Was ist daraus zu lernen?

  1. Unehrlichkeit im Umgang mit den Bürgern lohnt sich nicht – führt nur zu verstärktem Widerstand.
  2. Die Verwaltung muss herunter von ihrer Vorstellung, sowieso immer Recht zu haben und ihre Planung durchsetzen zu müssen – gebraucht wird echte Beteiligung und Einfluss der Bürgerinnen.
  3. Naturschutz muss einen viel viel höheren Stellenwert in der Stadtplanung bekommen.
  4. Die Bahnhofstruktur in Flensburg muss neu überdacht werden. Die Stadt braucht einen Fernbahnhof in Weiche statt der Zentralisierung der Infrastruktur am vorhandenen Bahnhof. Letzteres hat sich als Irrweg erwiesen, der nur dazu führt, Flensburg vom Fernverkehr abzukoppeln und im Bahnhofstal massive Planungsfehler zu begehen.

Die Bürgerinitiative Bahnhofsviertel Flensburg wird sich mit Veranstaltungen und Aktionen weiterhin dafür einsetzen, dass der immer noch bestehende Bahnhofswald erhalten bleibt und die Natur auf dem gerodeten Gelände wieder die Oberhand gewinnt.

Der Jahrestag wird öffentlich begangen mit einer Gedenkveranstaltung im Carlisle-Park am Sonnabend, den 19.2.22 ab 14 Uhr.
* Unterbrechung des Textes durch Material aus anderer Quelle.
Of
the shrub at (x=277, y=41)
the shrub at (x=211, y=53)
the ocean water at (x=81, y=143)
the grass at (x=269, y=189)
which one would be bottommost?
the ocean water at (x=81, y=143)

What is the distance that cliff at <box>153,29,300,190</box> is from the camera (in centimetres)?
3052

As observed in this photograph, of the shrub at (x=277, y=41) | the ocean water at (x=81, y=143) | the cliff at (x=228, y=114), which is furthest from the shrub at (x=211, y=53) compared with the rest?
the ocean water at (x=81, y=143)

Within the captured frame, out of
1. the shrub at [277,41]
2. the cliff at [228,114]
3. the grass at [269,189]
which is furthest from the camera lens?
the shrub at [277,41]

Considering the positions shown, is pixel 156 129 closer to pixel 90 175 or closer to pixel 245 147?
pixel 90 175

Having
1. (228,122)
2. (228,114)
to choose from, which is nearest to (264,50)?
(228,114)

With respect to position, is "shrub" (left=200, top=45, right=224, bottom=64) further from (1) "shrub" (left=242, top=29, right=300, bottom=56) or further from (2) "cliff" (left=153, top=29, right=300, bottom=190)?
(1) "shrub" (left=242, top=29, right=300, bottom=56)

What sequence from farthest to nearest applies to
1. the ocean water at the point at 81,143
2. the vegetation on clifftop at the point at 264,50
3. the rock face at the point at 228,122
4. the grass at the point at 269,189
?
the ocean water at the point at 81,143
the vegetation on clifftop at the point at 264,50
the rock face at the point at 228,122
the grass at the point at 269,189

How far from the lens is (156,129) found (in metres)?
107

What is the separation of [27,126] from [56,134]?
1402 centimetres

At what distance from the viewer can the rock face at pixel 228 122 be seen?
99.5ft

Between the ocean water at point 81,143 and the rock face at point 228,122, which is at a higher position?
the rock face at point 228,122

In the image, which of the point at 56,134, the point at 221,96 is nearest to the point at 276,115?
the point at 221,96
An einer gemeinschaftlichen friedlichen Aktion können sich alle Interessierten beteiligen. Es gibt musikalische Beiträge und Reden. Schon am Freitag ist eine Prozession durch die Innenstadt zum Rathaus geplant, wo eine Jahresgabe übergeben werden soll, ein für diesen Anlass geschaffenes Objekt der Künstlerin Frauke Gloyer.